Abstract

The concept of an “antidepressant” implies a drug that acts in a disease specific way to reverse the neuropathological basis of the symptoms of depression. However, there is little scientific research that could confirm this view. This paper reports an historical study of the emergence of the concept of the antidepressant and the social forces that influenced its adoption. Historical literature documents the increasing importance of the specificity of medical treatments in the 20th century and the increased power that they conferred on medical practitioners. In the case of depression, stimulants were used as treatment from the 1940s.
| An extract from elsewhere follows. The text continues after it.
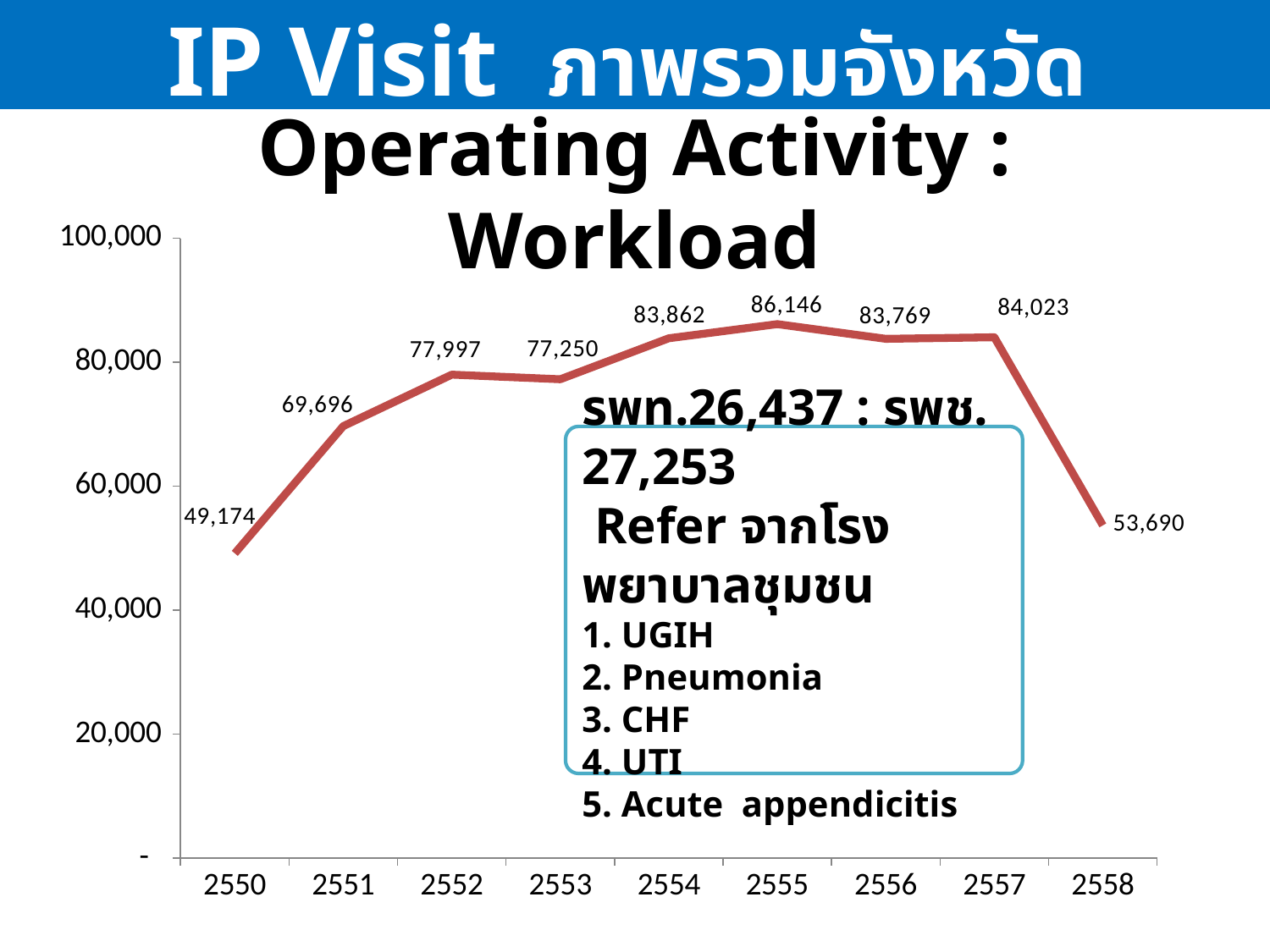
What is the difference between the values for 2557 and 2558? 30,333 Which year has the highest value? 2555 What is the value for 2550? 49,174 What is the difference between the values for 2555 and 2550? 36,972 What is the value for 2558? 53,690 How many years are plotted on the x axis? 9 Which year has the lowest value? 2550 What is the value for 2553? 77,250 What kind of chart is shown? line chart Which is larger, the value for 2552 or the value for 2553? 2552 Is the value for 2551 greater or less than 60,000? greater What is the value for 2555? 86,146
During the 1950s the anti-tuberculous drugs iproniazid and isoniazid started to be portrayed as more specific than stimulants, even though their stimulant effects were well documented. When imipramine was suggested to be effective in depression, it was presented solely as acting in a disease specific way and it was soon referred to as an “antidepressant”. The idea that some drugs have a specific action on the underlying basis of depression caught on rapidly and was well established by the 1960s before any evidence was available to support this view. Forces that could have driven the adoption of this view include the psychiatric profession's desire to integrate with general medicine to improve its social status and to move away from the asylum into the community. Physical interventions and drug treatments helped to boost its medical credentials and antidepressant drugs provided a convenient form of medical treatment for community-based distress. They also helped the profession to counter attacks from the antipsychiatry movement. The pharmaceutical industry too helped to establish and disseminate the view of antidepressants as disease specific treatments in order to distinguish them from non-specific drugs. This study raises questions about the view that psychiatry was transformed into a modern medical enterprise in the 1950s and 1960s by the introduction of disease specific drugs.